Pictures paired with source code
_____
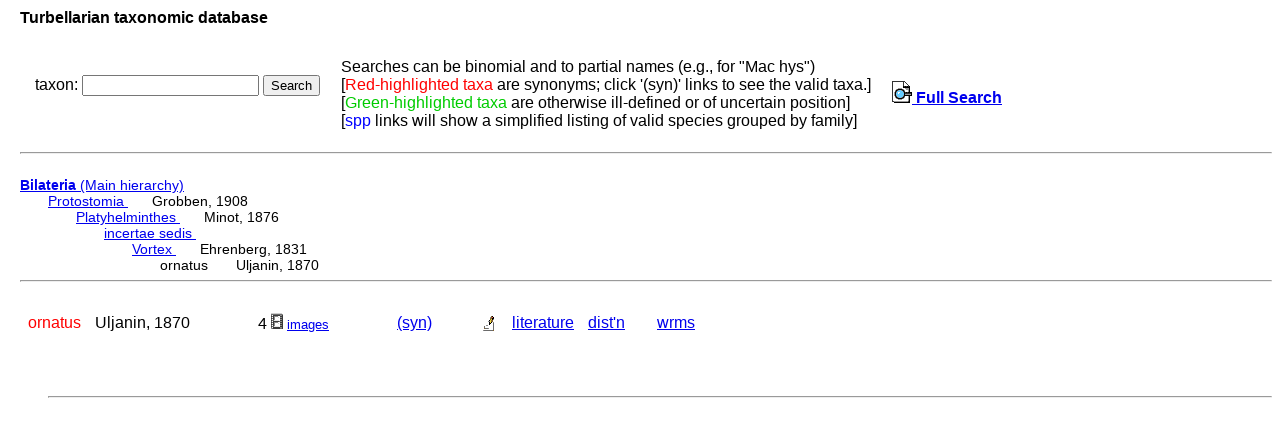

--- FILE ---
content_type: text/html; charset=UTF-8
request_url: http://turbellaria.umaine.edu/turbellaria/turb3.php?action=1&code=5536
body_size: 2821
content:

<!DOCTYPE HTML PUBLIC "-//W3C//DTD HTML 4.01 Transitional//EN">
<html lang="en">
<head>
<meta http-equiv="Content-Type" content="text/html; charset=iso-8859-1">
<link rel="stylesheet" type="text/css" href="css/turb.css" /><title>ornatus</title>
</head>
<body style="font-family:arial;color:black;font-size:14px">
<h3>Turbellarian taxonomic database</h3>
<table cellspacing="9"><tr><td>
<FORM METHOD="post" ACTION="/turbellaria/turb3.php?action=5">
<p>taxon: 
<input type="text" name="sys" value="" size="20" />
<input type="submit" name="button" value="Search" />
</FORM></p>
</td><td>
Searches can be binomial and to partial names (e.g., for "Mac hys")<br>
[<font color=red>Red-highlighted taxa</font> are synonyms;
 click '(syn)' links to see the valid taxa.]
<br>[<font color="#00cc00">Green-highlighted taxa</font> are otherwise ill-defined or of uncertain position]
<br />[<font color="blue">spp</font> links will show a simplified listing of valid species grouped by family]
<td><a href="turb3.php"><img src="/icons/index.png"> <b>Full Search</b></a>
</td></tr></table><hr><br>
<a href="turbella.php"><b>Bilateria</b> (Main hierarchy) </a>
<div class="listindent">
<a href="/turbellaria/turb3.php?action=1&code=15882">Protostomia </a>&nbsp; &nbsp; &nbsp; Grobben, 1908 <div class="listindent"> 
<a href="/turbellaria/turb3.php?action=1&code=12856">Platyhelminthes </a>&nbsp; &nbsp; &nbsp; Minot, 1876 <div class="listindent"> 
<a href="/turbellaria/turb3.php?action=1&code=9350">incertae sedis </a>&nbsp; &nbsp; &nbsp;  <div class="listindent"> 
<a href="/turbellaria/turb3.php?action=1&code=3496">Vortex </a>&nbsp; &nbsp; &nbsp; Ehrenberg, 1831 <div class="listindent"> 
ornatus &nbsp; &nbsp; &nbsp; Uljanin, 1870 
</div>
</div>
</div>
</div>
</div>
</div>
 <hr><br />
<table alt="table of subtaxa"><tr>
<td  title="5536"><font color="red">ornatus</font></td>
<td >Uljanin, 1870</td>
<td >&nbsp;</td>
<td >&nbsp;</td>
<td >&nbsp;</td>
<td>4 <a target="_blank" href="imgturb.php?code=5536&valid=5865"><img src="/icons/small/movie.png"><font size="-1">images</font></a></td><td >&nbsp;</td>
<td >&nbsp;</td>
<td >&nbsp;</td>
<td ><a href="/turbellaria/turb3.php?action=6&code=5536&valid=5865">(syn)</a></td>
<td >&nbsp;</td>
<td >&nbsp;</td>
<td ><a href="/turbellaria/turb3.php?action=13&code=5536"><img src="/icons/small/image.png" alt="card avail."></a></td>
<td ><a href="/turbellaria/turb3.php?action=11&code=5536&syn=1">literature</a></td>
<td ><a href="/turbellaria/turb3.php?action=16&code=5536&valid=5865">dist'n</a></td>
<td >&nbsp;</td>
<td ><a href="http://marinespecies.org/turbellarians/aphia.php?p=taxdetails&id=486972" target="_blank">wrms</a></td>
</tr></table>
<div class="listindent">
<table alt="table of taxa">
</table> <br /> <br /> 
<br /><hr> 
</div>
<br /><br />
</body></html>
_____
Work item
In your copy, every entry above must match word for word, and no picture may appear.

Answer area
--- FILE ---
content_type: text/html; charset=UTF-8
request_url: http://turbellaria.umaine.edu/turbellaria/turb3.php?action=1&code=5536
body_size: 2821
content:

<!DOCTYPE HTML PUBLIC "-//W3C//DTD HTML 4.01 Transitional//EN">
<html lang="en">
<head>
<meta http-equiv="Content-Type" content="text/html; charset=iso-8859-1">
<link rel="stylesheet" type="text/css" href="css/turb.css" /><title>ornatus</title>
</head>
<body style="font-family:arial;color:black;font-size:14px">
<h3>Turbellarian taxonomic database</h3>
<table cellspacing="9"><tr><td>
<FORM METHOD="post" ACTION="/turbellaria/turb3.php?action=5">
<p>taxon: 
<input type="text" name="sys" value="" size="20" />
<input type="submit" name="button" value="Search" />
</FORM></p>
</td><td>
Searches can be binomial and to partial names (e.g., for "Mac hys")<br>
[<font color=red>Red-highlighted taxa</font> are synonyms;
 click '(syn)' links to see the valid taxa.]
<br>[<font color="#00cc00">Green-highlighted taxa</font> are otherwise ill-defined or of uncertain position]
<br />[<font color="blue">spp</font> links will show a simplified listing of valid species grouped by family]
<td><a href="turb3.php"><img src="/icons/index.png"> <b>Full Search</b></a>
</td></tr></table><hr><br>
<a href="turbella.php"><b>Bilateria</b> (Main hierarchy) </a>
<div class="listindent">
<a href="/turbellaria/turb3.php?action=1&code=15882">Protostomia </a>&nbsp; &nbsp; &nbsp; Grobben, 1908 <div class="listindent"> 
<a href="/turbellaria/turb3.php?action=1&code=12856">Platyhelminthes </a>&nbsp; &nbsp; &nbsp; Minot, 1876 <div class="listindent"> 
<a href="/turbellaria/turb3.php?action=1&code=9350">incertae sedis </a>&nbsp; &nbsp; &nbsp;  <div class="listindent"> 
<a href="/turbellaria/turb3.php?action=1&code=3496">Vortex </a>&nbsp; &nbsp; &nbsp; Ehrenberg, 1831 <div class="listindent"> 
ornatus &nbsp; &nbsp; &nbsp; Uljanin, 1870 
</div>
</div>
</div>
</div>
</div>
</div>
 <hr><br />
<table alt="table of subtaxa"><tr>
<td  title="5536"><font color="red">ornatus</font></td>
<td >Uljanin, 1870</td>
<td >&nbsp;</td>
<td >&nbsp;</td>
<td >&nbsp;</td>
<td>4 <a target="_blank" href="imgturb.php?code=5536&valid=5865"><img src="/icons/small/movie.png"><font size="-1">images</font></a></td><td >&nbsp;</td>
<td >&nbsp;</td>
<td >&nbsp;</td>
<td ><a href="/turbellaria/turb3.php?action=6&code=5536&valid=5865">(syn)</a></td>
<td >&nbsp;</td>
<td >&nbsp;</td>
<td ><a href="/turbellaria/turb3.php?action=13&code=5536"><img src="/icons/small/image.png" alt="card avail."></a></td>
<td ><a href="/turbellaria/turb3.php?action=11&code=5536&syn=1">literature</a></td>
<td ><a href="/turbellaria/turb3.php?action=16&code=5536&valid=5865">dist'n</a></td>
<td >&nbsp;</td>
<td ><a href="http://marinespecies.org/turbellarians/aphia.php?p=taxdetails&id=486972" target="_blank">wrms</a></td>
</tr></table>
<div class="listindent">
<table alt="table of taxa">
</table> <br /> <br /> 
<br /><hr> 
</div>
<br /><br />
</body></html>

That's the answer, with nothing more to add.